The way patients express their reluctance to pursue screening can help uncover truths that guide meaningful conversations and build trust.
It’s the first thing on her electronic chart that catches our eye. Perhaps this is due, at least in part, to the renewed vigor with which we help patients meet their screening goals. Highlighted in large, bold red font next to a bold red clock symbol, my student and I notice one incomplete item on her health maintenance checklist: mammography. The patient is a generally healthy 68-year-old woman who hasn’t been to the office in a couple of years. First, we catch up on life events, address a few minor concerns, and discuss the status of her chronic conditions.
“I noticed you’re overdue for your mammogram,” I said.
“Yes, I know,” she replied. “I’m really not for those.”

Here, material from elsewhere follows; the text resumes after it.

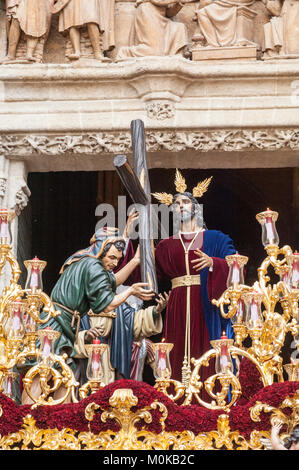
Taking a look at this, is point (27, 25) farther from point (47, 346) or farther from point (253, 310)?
point (253, 310)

Her words suggest she must choose “for” or “against.” From wherever derived, she may have strong feelings which require more than a reminder or a lecture. There are many ways to navigate this hesitancy, and I’ve finally landed on one that feels best.
“I’m interested in knowing more of your feelings about the mammogram. Have you or has anyone you know had a negative experience with one?”
The richness of what follows makes time stop.
Years ago, the patient watched her 80-year-old mother suffer through an agonizing process, all of which began with an abnormal mammogram. This led to another mammogram. Then an ultrasound. Then a biopsy. Then surgery. Then a spiraling sequence of painful complications that ended in a horrible death. No wonder she was not “for those.”
We both acknowledge the trauma of her experience and offer assurance that a mammogram need not place her on a conveyor belt of subsequent tests and interventions if she doesn’t want them.
“We can walk this path together and stop whenever you want.”
Then I share a story about a patient of similar age who had a small tumor detected by mammography. This led to limited surgery and probably added many more quality years to her life. The patient says she will think about the screening and leaves with a warm smile and sincere thank you.
The way patients express their reluctance to pursue screening can help guide us toward meaningful conversations. This builds trust by uncovering fears, needs, experiences, misunderstandings, wisdom—all the things that make us human.
This piece expresses the views solely of the author. It does not necessarily represent the views of any organization, including Johns Hopkins Medicine.